Comprehensive chemical profiling of volatile constituents of Angong Niuhuang Pill in vitro and in vivo based on gas chromatography coupled with mass spectrometry.

BACKGROUND: Angong Niuhuang Pill (ANP), a renowned precious traditional Chinese medicine prescription, is extensively utilized for the clinical treatment of stroke, meningitis and encephalorrhagia in China. As a classic resuscitation-inducing aromatic prescription, ANP has been investigated for its pharmacological effects in recent years, while the volatile composition in ANP still lacks comprehensive elucidation. METHOD: To better explore the volatile constituents in ANP, a qualitative analysis method was developed based on gas chromatography coupled with mass spectrometry.

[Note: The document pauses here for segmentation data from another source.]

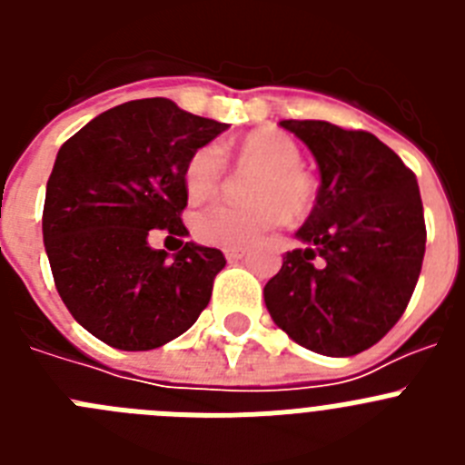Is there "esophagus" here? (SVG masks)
Returning <instances> with one entry per match:
<instances>
[{
    "label": "esophagus",
    "mask_w": 465,
    "mask_h": 465,
    "mask_svg": "<svg viewBox=\"0 0 465 465\" xmlns=\"http://www.w3.org/2000/svg\"><path fill=\"white\" fill-rule=\"evenodd\" d=\"M246 256V249H242V246H235V249H225V258L228 261H240V258Z\"/></svg>",
    "instance_id": "34e87169"
}]
</instances>
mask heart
Wrapping results in <instances>:
<instances>
[{"label": "heart", "mask_w": 465, "mask_h": 465, "mask_svg": "<svg viewBox=\"0 0 465 465\" xmlns=\"http://www.w3.org/2000/svg\"><path fill=\"white\" fill-rule=\"evenodd\" d=\"M240 167H256L249 183L252 203H213L197 209L191 219L193 235L204 244L249 246L265 232L291 219H302L316 204L314 176L300 165L302 151L298 142L277 127H261L228 146ZM225 167L219 149L200 146L183 165V191L188 200L203 203L221 191Z\"/></svg>", "instance_id": "obj_1"}]
</instances>
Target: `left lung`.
Masks as SVG:
<instances>
[{
	"label": "left lung",
	"mask_w": 465,
	"mask_h": 465,
	"mask_svg": "<svg viewBox=\"0 0 465 465\" xmlns=\"http://www.w3.org/2000/svg\"><path fill=\"white\" fill-rule=\"evenodd\" d=\"M322 172L305 249L265 283L272 322L300 347L354 356L380 342L408 307L426 252L417 176L375 134L326 121H282Z\"/></svg>",
	"instance_id": "left-lung-1"
}]
</instances>
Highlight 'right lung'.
Returning a JSON list of instances; mask_svg holds the SVG:
<instances>
[{
	"label": "right lung",
	"instance_id": "obj_1",
	"mask_svg": "<svg viewBox=\"0 0 465 465\" xmlns=\"http://www.w3.org/2000/svg\"><path fill=\"white\" fill-rule=\"evenodd\" d=\"M225 123L165 97L104 111L57 151L44 203V244L55 289L94 338L149 351L186 332L225 268L219 249L183 242V165ZM151 232L179 236L172 262Z\"/></svg>",
	"mask_w": 465,
	"mask_h": 465
}]
</instances>
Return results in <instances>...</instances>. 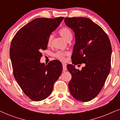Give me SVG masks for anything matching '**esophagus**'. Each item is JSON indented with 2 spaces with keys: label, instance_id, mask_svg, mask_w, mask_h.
Returning <instances> with one entry per match:
<instances>
[{
  "label": "esophagus",
  "instance_id": "obj_1",
  "mask_svg": "<svg viewBox=\"0 0 120 120\" xmlns=\"http://www.w3.org/2000/svg\"><path fill=\"white\" fill-rule=\"evenodd\" d=\"M62 66H63V71H65L67 70V64L65 63H62Z\"/></svg>",
  "mask_w": 120,
  "mask_h": 120
}]
</instances>
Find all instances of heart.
<instances>
[{"mask_svg": "<svg viewBox=\"0 0 120 120\" xmlns=\"http://www.w3.org/2000/svg\"><path fill=\"white\" fill-rule=\"evenodd\" d=\"M59 34L67 41H68L69 39H72V37H73V34H72L71 31L67 27H63L60 29L59 30ZM52 40H53V35H49L48 39H47V45L49 46L51 45ZM68 54V52L58 51L55 53V56L57 58L59 59V60H64L65 59V57H66V56Z\"/></svg>", "mask_w": 120, "mask_h": 120, "instance_id": "1", "label": "heart"}]
</instances>
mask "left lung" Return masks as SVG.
<instances>
[{
    "label": "left lung",
    "mask_w": 120,
    "mask_h": 120,
    "mask_svg": "<svg viewBox=\"0 0 120 120\" xmlns=\"http://www.w3.org/2000/svg\"><path fill=\"white\" fill-rule=\"evenodd\" d=\"M64 22L75 33L72 63H85L81 70L67 65L71 75L69 89L78 101H90L101 92L110 70V41L103 29L88 18H65Z\"/></svg>",
    "instance_id": "obj_1"
}]
</instances>
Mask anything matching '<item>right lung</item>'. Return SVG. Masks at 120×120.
<instances>
[{
	"instance_id": "obj_1",
	"label": "right lung",
	"mask_w": 120,
	"mask_h": 120,
	"mask_svg": "<svg viewBox=\"0 0 120 120\" xmlns=\"http://www.w3.org/2000/svg\"><path fill=\"white\" fill-rule=\"evenodd\" d=\"M63 19H34L21 28L11 41L10 57L14 76L24 94L32 101L48 97L61 74L63 68L59 60L50 61L47 65L40 60L41 51L47 49L49 35Z\"/></svg>"
}]
</instances>
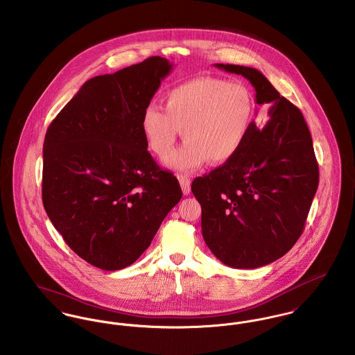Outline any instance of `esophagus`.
I'll return each mask as SVG.
<instances>
[{
    "label": "esophagus",
    "mask_w": 355,
    "mask_h": 355,
    "mask_svg": "<svg viewBox=\"0 0 355 355\" xmlns=\"http://www.w3.org/2000/svg\"><path fill=\"white\" fill-rule=\"evenodd\" d=\"M178 181H180V185L182 188L184 194H189L191 193V178L185 174H178Z\"/></svg>",
    "instance_id": "esophagus-1"
}]
</instances>
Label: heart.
Masks as SVG:
<instances>
[{"label": "heart", "mask_w": 355, "mask_h": 355, "mask_svg": "<svg viewBox=\"0 0 355 355\" xmlns=\"http://www.w3.org/2000/svg\"><path fill=\"white\" fill-rule=\"evenodd\" d=\"M255 113L254 96L243 82L200 77L168 90L164 110L148 105L140 127L148 148L158 157L173 150L182 130L187 140L164 164L191 171L208 159L214 164L231 161L250 135Z\"/></svg>", "instance_id": "1"}]
</instances>
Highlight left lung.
Instances as JSON below:
<instances>
[{
    "mask_svg": "<svg viewBox=\"0 0 355 355\" xmlns=\"http://www.w3.org/2000/svg\"><path fill=\"white\" fill-rule=\"evenodd\" d=\"M243 76L270 119L254 123L241 151L209 174L194 178L202 236L214 255L235 269H257L285 255L304 231L319 185V166L308 125L257 69L215 64Z\"/></svg>",
    "mask_w": 355,
    "mask_h": 355,
    "instance_id": "left-lung-1",
    "label": "left lung"
}]
</instances>
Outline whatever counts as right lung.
Listing matches in <instances>:
<instances>
[{"instance_id":"obj_1","label":"right lung","mask_w":355,"mask_h":355,"mask_svg":"<svg viewBox=\"0 0 355 355\" xmlns=\"http://www.w3.org/2000/svg\"><path fill=\"white\" fill-rule=\"evenodd\" d=\"M171 67L151 56L85 82L46 132L44 209L69 247L98 269L132 265L182 197L140 127Z\"/></svg>"}]
</instances>
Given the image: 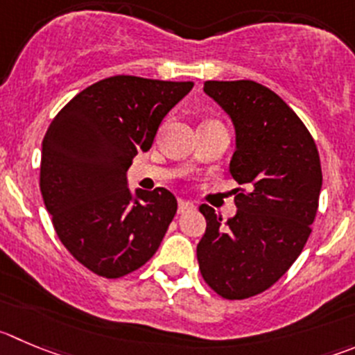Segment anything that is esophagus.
<instances>
[{
  "label": "esophagus",
  "mask_w": 355,
  "mask_h": 355,
  "mask_svg": "<svg viewBox=\"0 0 355 355\" xmlns=\"http://www.w3.org/2000/svg\"><path fill=\"white\" fill-rule=\"evenodd\" d=\"M193 207H195L193 202L183 200V198H181V200H180V207H178V211H180V212H187V211H190V209H193Z\"/></svg>",
  "instance_id": "34e87169"
}]
</instances>
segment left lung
Here are the masks:
<instances>
[{
	"label": "left lung",
	"mask_w": 355,
	"mask_h": 355,
	"mask_svg": "<svg viewBox=\"0 0 355 355\" xmlns=\"http://www.w3.org/2000/svg\"><path fill=\"white\" fill-rule=\"evenodd\" d=\"M204 92L230 116L235 151L230 174L237 212L223 221L207 204L197 245L204 281L226 300L275 284L303 251L315 219L322 172L312 136L298 114L252 80L205 82Z\"/></svg>",
	"instance_id": "left-lung-1"
}]
</instances>
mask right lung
<instances>
[{
  "label": "right lung",
  "mask_w": 355,
  "mask_h": 355,
  "mask_svg": "<svg viewBox=\"0 0 355 355\" xmlns=\"http://www.w3.org/2000/svg\"><path fill=\"white\" fill-rule=\"evenodd\" d=\"M191 89V82L118 74L76 94L50 123L43 202L64 248L97 275L118 279L157 252L178 200L165 188L130 191L127 171Z\"/></svg>",
  "instance_id": "1"
}]
</instances>
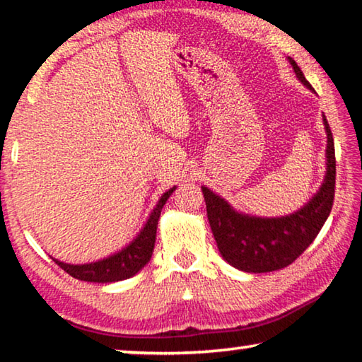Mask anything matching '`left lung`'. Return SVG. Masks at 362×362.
I'll return each instance as SVG.
<instances>
[{"label":"left lung","instance_id":"left-lung-1","mask_svg":"<svg viewBox=\"0 0 362 362\" xmlns=\"http://www.w3.org/2000/svg\"><path fill=\"white\" fill-rule=\"evenodd\" d=\"M287 60L298 81L315 93L296 60L291 57ZM322 122L327 136L326 175L320 189L311 196L308 203L289 216L255 217L238 212L222 196L207 187H201L207 220L217 247L231 267L246 273H268L291 265L315 241L322 225L326 223L335 193V148L332 132L324 115Z\"/></svg>","mask_w":362,"mask_h":362}]
</instances>
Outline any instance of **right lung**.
<instances>
[{"mask_svg": "<svg viewBox=\"0 0 362 362\" xmlns=\"http://www.w3.org/2000/svg\"><path fill=\"white\" fill-rule=\"evenodd\" d=\"M174 188L168 189L155 206V209L151 211L150 217L146 218L144 228L139 231V235L127 244L126 247H122L118 252L100 259L97 262L90 263H81V265H73V263H65L57 259L52 260L57 265L70 274V276L76 278L79 281H88V283H116V281L129 279L142 269L146 263L150 262L153 247H155L156 241V228H158V220L161 216V211L169 196L174 193Z\"/></svg>", "mask_w": 362, "mask_h": 362, "instance_id": "1", "label": "right lung"}]
</instances>
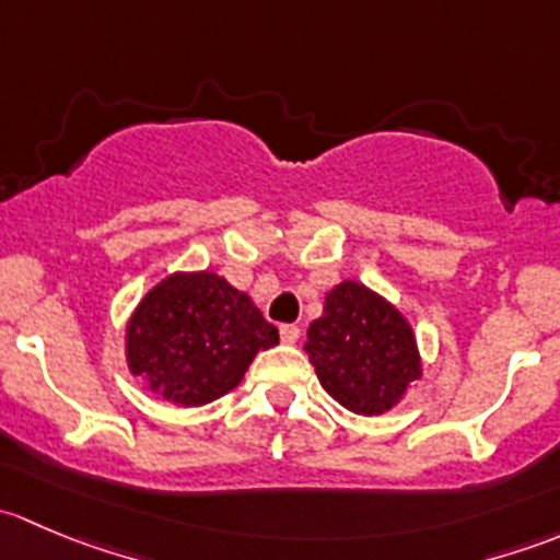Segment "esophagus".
Returning <instances> with one entry per match:
<instances>
[{
    "instance_id": "1",
    "label": "esophagus",
    "mask_w": 560,
    "mask_h": 560,
    "mask_svg": "<svg viewBox=\"0 0 560 560\" xmlns=\"http://www.w3.org/2000/svg\"><path fill=\"white\" fill-rule=\"evenodd\" d=\"M279 332H281V341L284 343H295L298 338H301V327L298 325H281Z\"/></svg>"
}]
</instances>
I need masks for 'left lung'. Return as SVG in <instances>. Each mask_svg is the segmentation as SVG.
Listing matches in <instances>:
<instances>
[{
  "label": "left lung",
  "mask_w": 560,
  "mask_h": 560,
  "mask_svg": "<svg viewBox=\"0 0 560 560\" xmlns=\"http://www.w3.org/2000/svg\"><path fill=\"white\" fill-rule=\"evenodd\" d=\"M303 349L325 393L354 415H385L422 376L409 319L380 292L352 279L327 292Z\"/></svg>",
  "instance_id": "1"
}]
</instances>
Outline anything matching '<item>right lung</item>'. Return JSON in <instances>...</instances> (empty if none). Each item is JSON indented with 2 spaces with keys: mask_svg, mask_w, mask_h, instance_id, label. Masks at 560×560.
<instances>
[{
  "mask_svg": "<svg viewBox=\"0 0 560 560\" xmlns=\"http://www.w3.org/2000/svg\"><path fill=\"white\" fill-rule=\"evenodd\" d=\"M276 343L279 330L224 276L175 270L129 314L124 358L149 393L189 409L238 387L252 360Z\"/></svg>",
  "mask_w": 560,
  "mask_h": 560,
  "instance_id": "add662e5",
  "label": "right lung"
}]
</instances>
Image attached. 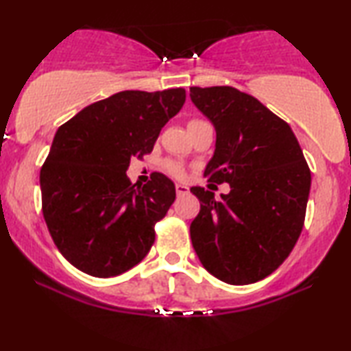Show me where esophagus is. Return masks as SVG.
Wrapping results in <instances>:
<instances>
[{
    "label": "esophagus",
    "mask_w": 351,
    "mask_h": 351,
    "mask_svg": "<svg viewBox=\"0 0 351 351\" xmlns=\"http://www.w3.org/2000/svg\"><path fill=\"white\" fill-rule=\"evenodd\" d=\"M176 191H177V195H179V196L186 195V193H189V186L184 185V184H176Z\"/></svg>",
    "instance_id": "34e87169"
}]
</instances>
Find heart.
Segmentation results:
<instances>
[{"instance_id":"obj_1","label":"heart","mask_w":351,"mask_h":351,"mask_svg":"<svg viewBox=\"0 0 351 351\" xmlns=\"http://www.w3.org/2000/svg\"><path fill=\"white\" fill-rule=\"evenodd\" d=\"M198 121H199V119H193V121H190L189 124L198 123ZM165 169H166V172H169V174L174 176V177H184L185 172H186L185 167L179 165V162H176V161H167L165 165Z\"/></svg>"}]
</instances>
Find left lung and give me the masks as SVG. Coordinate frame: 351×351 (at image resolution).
Here are the masks:
<instances>
[{"mask_svg":"<svg viewBox=\"0 0 351 351\" xmlns=\"http://www.w3.org/2000/svg\"><path fill=\"white\" fill-rule=\"evenodd\" d=\"M217 141L204 177L230 184L215 199L193 186L201 209L190 237L201 263L228 285H251L286 261L305 222L311 172L289 124L256 97L232 88H190Z\"/></svg>","mask_w":351,"mask_h":351,"instance_id":"1","label":"left lung"}]
</instances>
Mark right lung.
Returning <instances> with one entry per match:
<instances>
[{"mask_svg":"<svg viewBox=\"0 0 351 351\" xmlns=\"http://www.w3.org/2000/svg\"><path fill=\"white\" fill-rule=\"evenodd\" d=\"M184 102L182 88L123 90L57 129L40 172L43 215L57 249L78 270L117 276L150 251L176 186L160 172L145 185L132 184L126 171L132 158L152 153Z\"/></svg>","mask_w":351,"mask_h":351,"instance_id":"obj_1","label":"right lung"}]
</instances>
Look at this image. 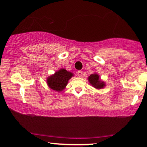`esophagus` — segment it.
<instances>
[{"label":"esophagus","instance_id":"esophagus-1","mask_svg":"<svg viewBox=\"0 0 147 147\" xmlns=\"http://www.w3.org/2000/svg\"><path fill=\"white\" fill-rule=\"evenodd\" d=\"M82 75H83V73H82V71H81V70H79V71L77 72V75L79 76V77H82Z\"/></svg>","mask_w":147,"mask_h":147}]
</instances>
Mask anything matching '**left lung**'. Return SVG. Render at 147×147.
<instances>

Furthermore, a validated quantitative method was established to determine 21 main compounds in 8 batches of commercially available ANP samples by gas chromatography-tandem mass spectrometry. The quantitative data were successively subjected to Pearson correlation coefficient analysis. Additionally, the absorbed volatile constituents in rat plasma after single oral administration of ANP have also been characterized. RESULTS: A total of 93 volatile constituents including 29 sesquiterpenoids, 28 monoterpenoids, 13 fatty acids and their esters, 7 alkanes, 6 ketones, 3 phenols, 3 aldehydes, 2 benzoate esters, and 2 other types, were preliminarily characterized, which primarily originated from Borneolum, Moschus, Curcumae Radix, and Gardeniae Fructus. D-Borneol, isoborneol and muscone were the top three abundant ingredients (> 600 µg/g) in 8 batches of ANP samples. Subsequently, the average Pearson correlation coefficient of the contents of 21 analytes was 0.993, inferring the high batch-to-batch similarity among 8 batches. After oral administration of ANP, D-borneol, isoborneol, muscone and camphor were the main volatile constituents absorbed in the rat plasma. CONCLUSION: This research may be helpful for the comprehensive quality control study of ANP, and provide for guarantee the clinical efficacy of ANP.